I have been breeding Blue Weimaraners since 2007 with the goal of improving this variety -- as well as the breed as a whole. Since most reputable breeders will not deliberately produce a disqualifying fault, I started with the best I could, and have been determined to bring the Blue Weimaraner up to standard. I use the word "standard" not to describe the show standard, but to describe a field trial competitive bird dog in the United States.
Weimaraners are notorious for having a big split in the breed between show and field types. This split is so severe (coat color and length aside) that the show Weimaraner and field Weimaraner almost appear to be two different breeds that merely share the same gray coat color.

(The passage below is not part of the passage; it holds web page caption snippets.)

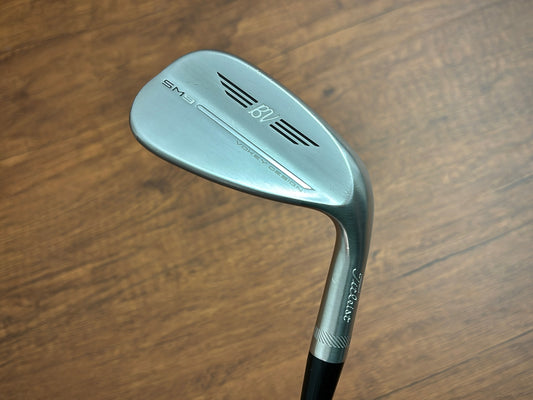 Titleist Vokey SM9 Wedge 50*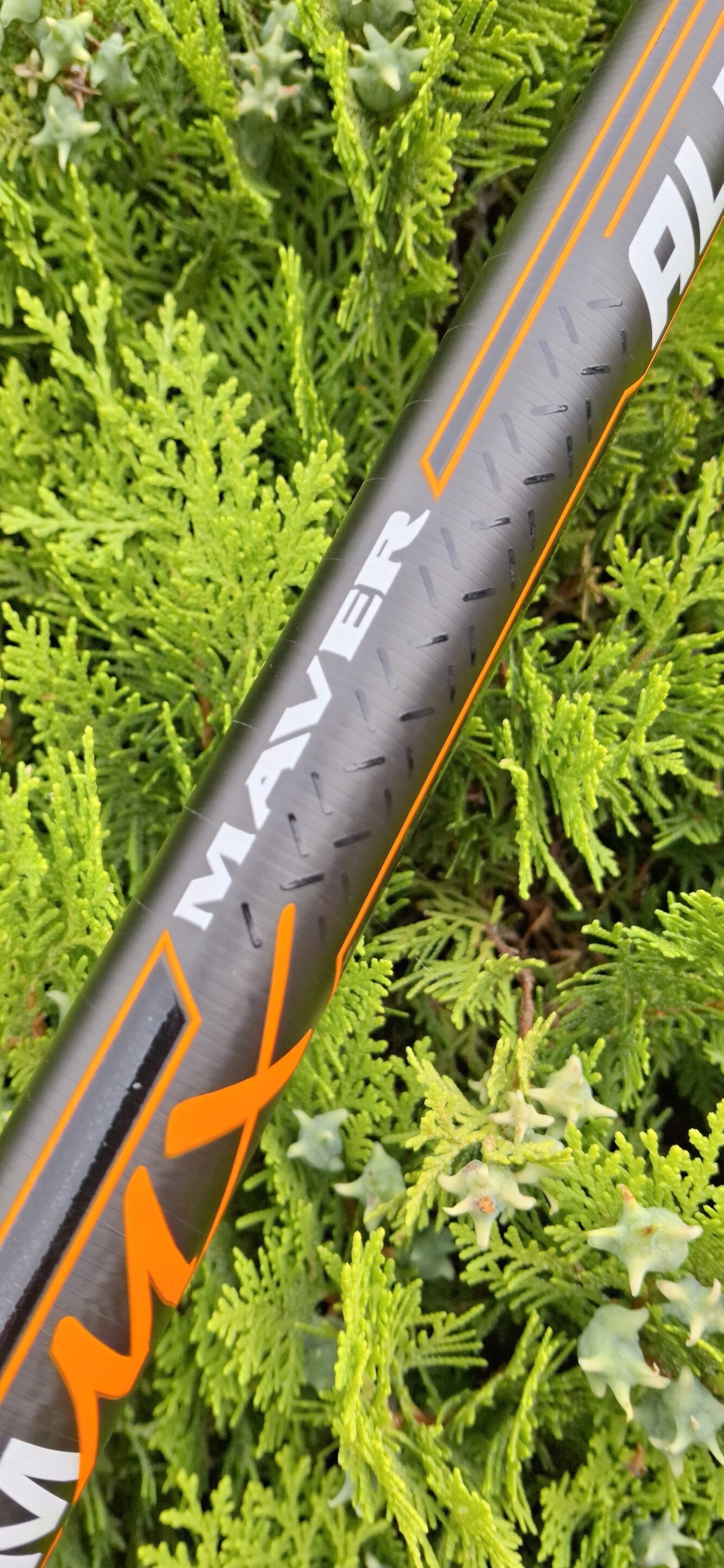 Bolognesee rods MAVER SUPERLITHIUM ALLROUND MX - model 2024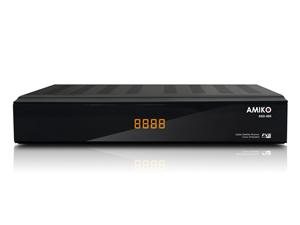 Amiko SSD 580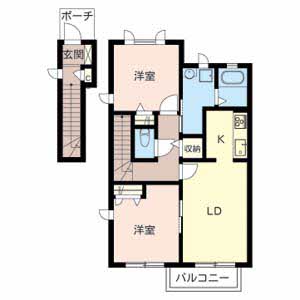 Espoir(エスプワール) 0202号-3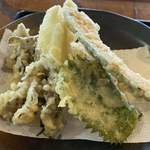 民宿田麦荘 ななかまど亭 -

And while my first Weimaraner was a Dual Champion (one of fewer than 90 in the breed's history), I personally do not think the conformation and build of an athletic field dog that is designed to do his job -- not looks like he can, but actually does do his job -- is rewarded in the show ring.
What does that have to do with Blues? Well, I've engaged in my share of the "blue argument," both with opponents of the color and within the small group of supporters. Arguments with fellow supporters may seem surprising, but they ultimately ended up helping me get to an important realization for my breeding program -- that I had a passion for a variety that had not be tainted by the show ring for 40 years. And that this was a good thing!
Granted there is a huge problem of Blues being tainted by those just wanting to make a buck off the coat color, but at least there isn't some lopsided focus on over-done, over-angulated, out of proportion, gigantic beasts that can't hunt their way our of a paper bag.
In 1944, prior to the Blue coat color disqualification, the Weimaraner Club of America's breed standard was quite clear:
It is not the purpose of the Weimaraner Club of America to sacrifice the basic hunting instincts of the breed to bench performance. The objective in breeding is the maintenance of those qualities which have made the Weimaraner outstanding as a hunting dog.
There are many breeds that prefer to stay out of the AKC to keep the focus on function and ability, not the show ring. This goes for all working breeds, but for pointing breeds, just take a look at the dogs registered with American Field's Field Dog Stud Book and the North American Versatile Hunting Dog Association, and you will see breeds that look and act nothing like their AKC counterpart -- that is, if there even is an AKC counterpart!
My first Blue Weimaraner was thoughtfully selected and was from backyard bred "huntin' lines." She was an excellent dog with an amazing temperament that can still be seen in my dogs today. She was hardy and healthy, with an exceptional nose and intelligence that was unparalleled. Was she as stylish and flashy as my field trial dogs? Nope. But damn that dog could put birds in the bag.
Three generations later, with some careful breeding, along with some luck, her grandson has won the Weimaraner National Field Championships, and he can keep his own in field trials -- despite his Blue coat color.
So why do I breed Blues when the same could have been achieved with traditional Gray Weimaraners? It certainly would have been an easier path! But my desire is to contribute towards the goal of legitimizing Blue WEIMARANERS as all-breed competitive field trial dogs. That said, the larger goal of my breeding program has very little to do with color. I love them both!